Source extract:
═══

I'm trying to solve the following exersice.
Let $A$ be a $\nu\times\nu$ matrix with elements over a field $F$ and let $\chi_A(x)=(-1)^\nu(\lambda_1-x)^{\sigma_1}\dots(\lambda_k-x)^{\sigma_k}$ be the characteristic polynomial of $A$, with $\lambda_i$ distinct from each other. Now if there exist unique $E_1,E_2,\dots,E_k$ $\nu\times\nu$ matrices such that:
- $A=\lambda_1E_1+\dots+\lambda_kE_k$.
- $E_i^2=E_i$ for $1\leq i\leq k$.
- $E_iE_j=0$ if $1\leq i,j\leq k$, $i\neq j$.
- $E_1+E_2+\dots+E_k=I_\nu$.
I want to prove that $rank(E_i)=\sigma_i$ for $1\leq i\leq k$.

═══

Provided data:

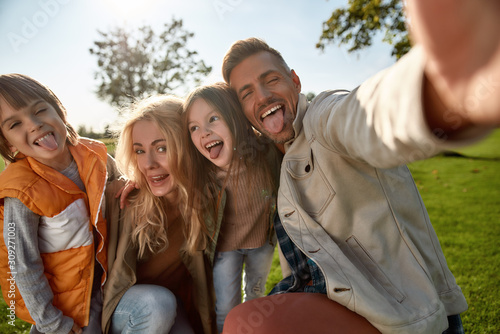 Proud to have a family. Happy family taking selfies outdoors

═══

Complete the following:
1/ According to the matrix exercise post, what must the sum $E_1+E_2+\dots+E_k$ equal?
2/ Continue the matrix exercise post from the point where it ends.

Expected results:
1/ The identity matrix $I_\nu$.

2/
I have started the solution like this. We know from a theorem that the matrix $A$ is diagonalizable. We know that the dimension of each of the $k$ eigenspaces of $A$ is $\sigma_i$, i.e. $dimV(\lambda_i)=\sigma_i$. Next, we observe that,
$$A E_i=\lambda_iE_i$$
for every $1\leq i\leq k$ and if we denote by $E_i^{(\mu)}$ the $\nu$ columns of $E_i$ it is easy to show that each, non-zero, column $E_i^{(\mu)}$ is an eigenvector of $A$ with eigenvalue $\lambda_i$. So, we just need to prove that the non-zero columns of $E_i$ are linearly independent, and the proof will be finished.
At the moment I can't show that. Any help?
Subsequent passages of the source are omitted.